Marwitz Kathryn K, Noureldin Marwa
Manchester University College of Pharmacy, Natural & Health Sciences, 10627 Diebold Road, Fort Wayne, IN 46845, United States of America.
Explor Res Clin Soc Pharm. 2022 Mar 20;5:100130. doi: 10.1016/j.rcsop.2022.100130. eCollection 2022 Mar.
In 2016, the Centers for Disease Control and Prevention (CDC) published guidelines for prescribing opioids for chronic pain in response to the opioid epidemic and recommended avoiding concomitant use of opioid and benzodiazepine medications whenever possible. However, based on a recent report, 16% of overdose deaths involving opioids also involved benzodiazepines.
The objectives of this study were to examine 1) trends in concomitant opioid and benzodiazepine usage and factors associated with utilization 2) and related adverse event reporting before and after the publication of CDC chronic pain prescribing guidelines.
This study employed a retrospective data analysis of the National Health and Nutrition Examination Survey (NHANES) and FDA Adverse Event Reporting System (FAERS) databases between 2009 and 2018. Descriptive statistics and logistic regression were used to examine characteristics and temporal trends in people taking or reporting adverse events with opioid, benzodiazepine, and both medications.
Among those taking an opioid medication, 19.7% were also taking a benzodiazepine within the same 30 days.
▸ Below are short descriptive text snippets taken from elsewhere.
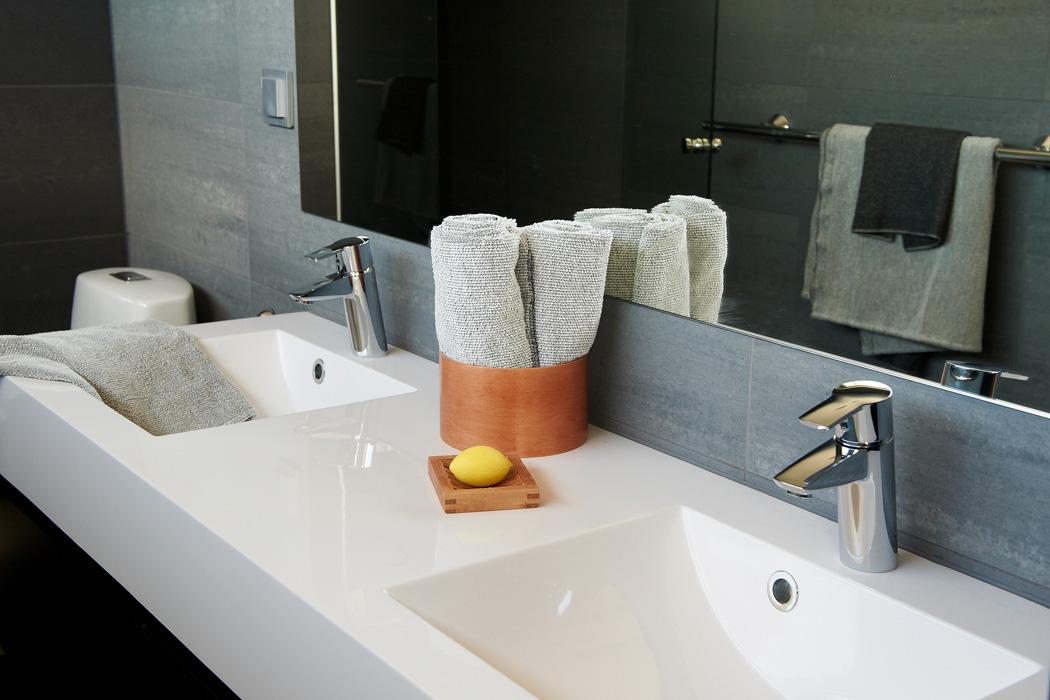 Раковина двойная в ванную комнату украшаем ванную комнату цветами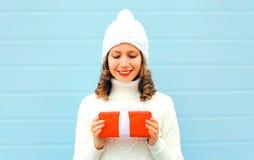 Natale, concetto della gente - la donna sorridente felice tiene il contenitore di regalo immagine stock libera da diritti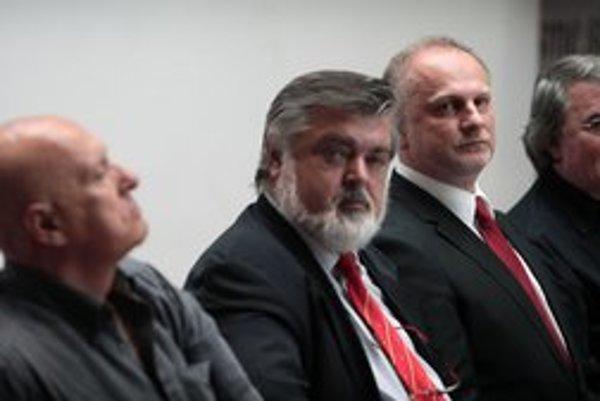 Jún 2010. Nový šéf SND Ondrej Šoth (druhý sprava) a jeho tím riaditeľov. Peter Dvorský vydržal v divadle najdlhšie.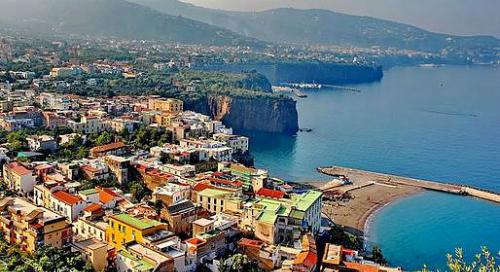 Thị trấn Sorrento là điểm đến phổ biến với người Anh. Ngoài tình trạng chặt chém tại một số nhà hàng hoặc móc túi, hầu hết du khách đều có những trải nghiệm tích cực khi đi nghỉ tại đây.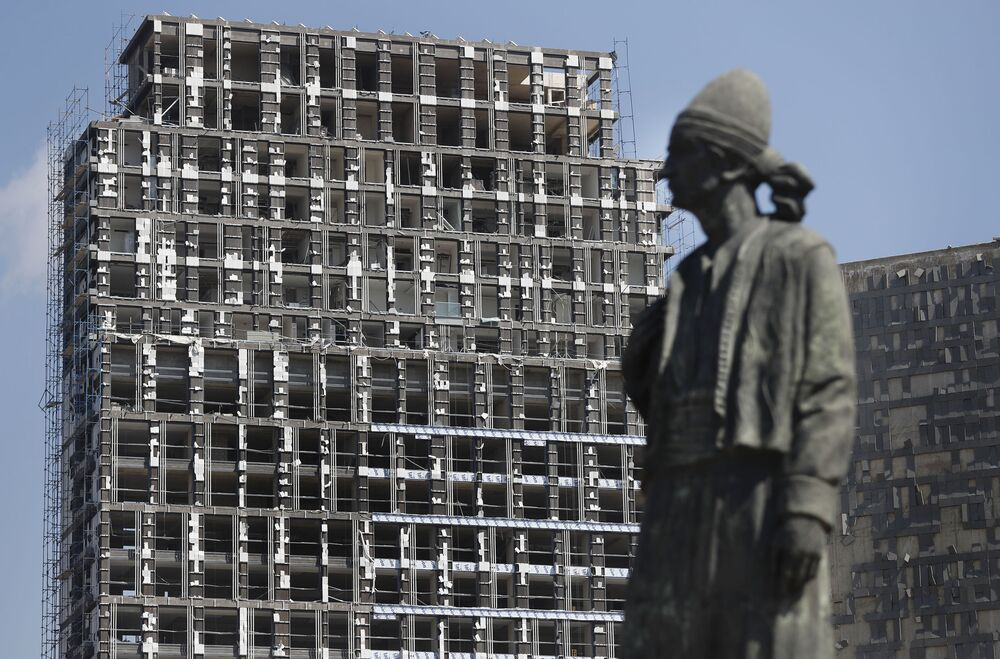 Budynek, uszkodzony w wyniku eksplozji w Bejrucie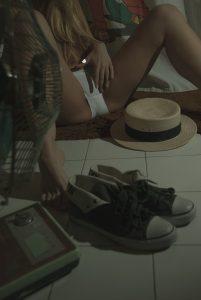 Fetish legs bath model 01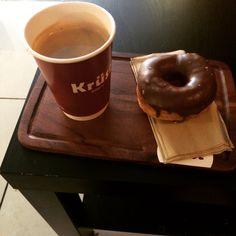 Cronut and coffee Cronut, Bakery, Coffee, Tableware, Food, Kaffee, Dinnerware, Tablewares, Essen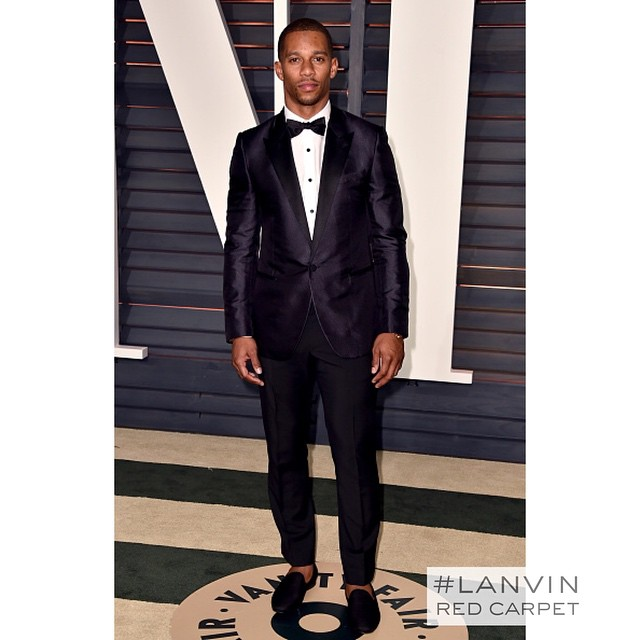 STYLE: NFL Victor Cruz Wears Lanvin Tuxedo For Vanity Fair's Oscar 2015 party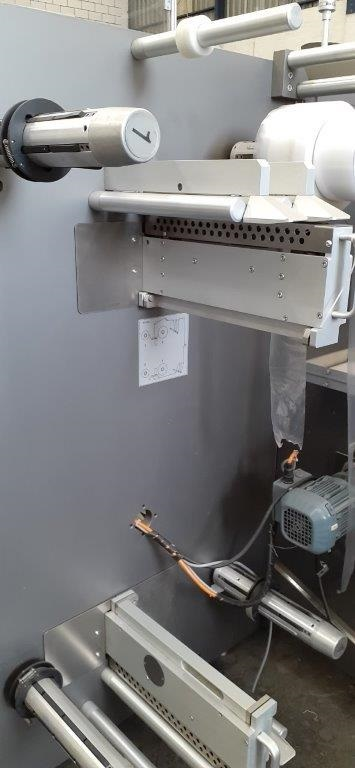 Embaladora Shrink marca Ima com tunel de encolhimento - 8
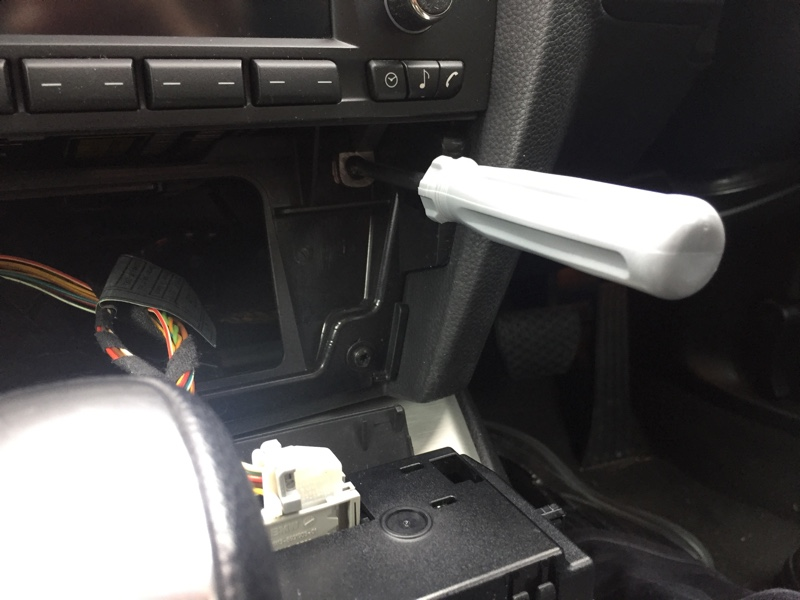 BMW E92 オーディオパネル取り外し(純正FMアンテナ分岐)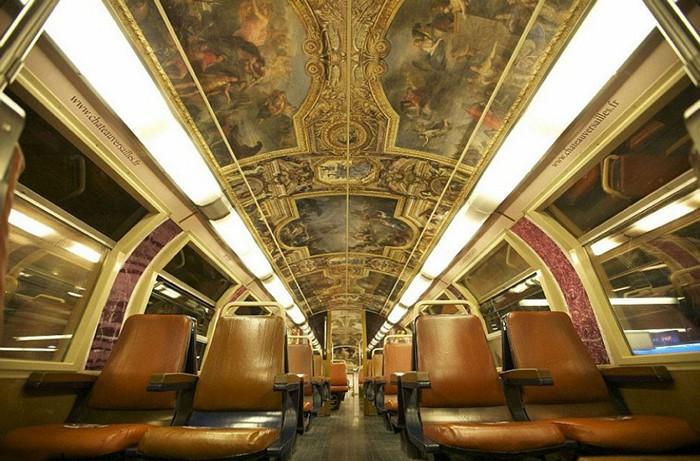 Парижский электропоезд, оформленный как Версаль (Chateau de Versailles)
Characteristics for those who reported taking both medications together include being female, non-Hispanic White, being middle aged, and having a lower household income. Concomitant medication use rose between 2009 and 2016 and declined in 2017-2018. Among FAERS reports examined with an opioid suspect medication, 17.9% also included a benzodiazepine suspect medication. Over time, there was an increase in identified FAERS reports involving concomitant opioid and benzodiazepine medications.
Concomitant opioid and benzodiazepine use was detected in a small but notable proportion of NHANES survey participants and FAERS reports between 2009 and 2018. Further research examining causal associations between opioids, benzodiazepines, and identified social risk factors are needed to inform prescribing and to best tailor public health interventions to address physical and mental illness safely and effectively across the population.
2016年,美国疾病控制与预防中心(CDC)发布了针对慢性疼痛开具阿片类药物的指南,以应对阿片类药物泛滥问题,并建议尽可能避免同时使用阿片类药物和苯二氮䓬类药物。然而,根据最近一份报告,16%的涉及阿片类药物的过量死亡案例也涉及苯二氮䓬类药物。
本研究的目的是调查1)阿片类药物和苯二氮䓬类药物联合使用的趋势以及与使用相关的因素,2)以及CDC慢性疼痛处方指南发布前后相关不良事件的报告情况。
本研究对2009年至2018年期间的美国国家健康与营养检查调查(NHANES)和美国食品药品监督管理局不良事件报告系统(FAERS)数据库进行了回顾性数据分析。描述性统计和逻辑回归用于研究服用或报告使用阿片类药物、苯二氮䓬类药物以及两种药物的不良事件的人群的特征和时间趋势。
在服用阿片类药物的人群中,19.7%的人在同一30天内也服用了苯二氮䓬类药物。报告同时服用这两种药物的人群特征包括女性、非西班牙裔白人、中年以及家庭收入较低。联合用药在2009年至2016年期间有所上升,在2017 - 2018年有所下降。在接受检查的FAERS报告中,涉及阿片类可疑药物的报告中,17.9%也包括苯二氮䓬类可疑药物。随着时间的推移,涉及阿片类药物和苯二氮䓬类药物联合使用的FAERS报告有所增加。
在2009年至2018年期间的NHANES调查参与者和FAERS报告中,发现了一小部分但值得注意的阿片类药物和苯二氮䓬类药物联合使用的情况。需要进一步研究阿片类药物、苯二氮䓬类药物与已确定的社会风险因素之间的因果关系,以便为处方提供信息,并最好地调整公共卫生干预措施,以安全有效地应对整个人口中的身体和精神疾病。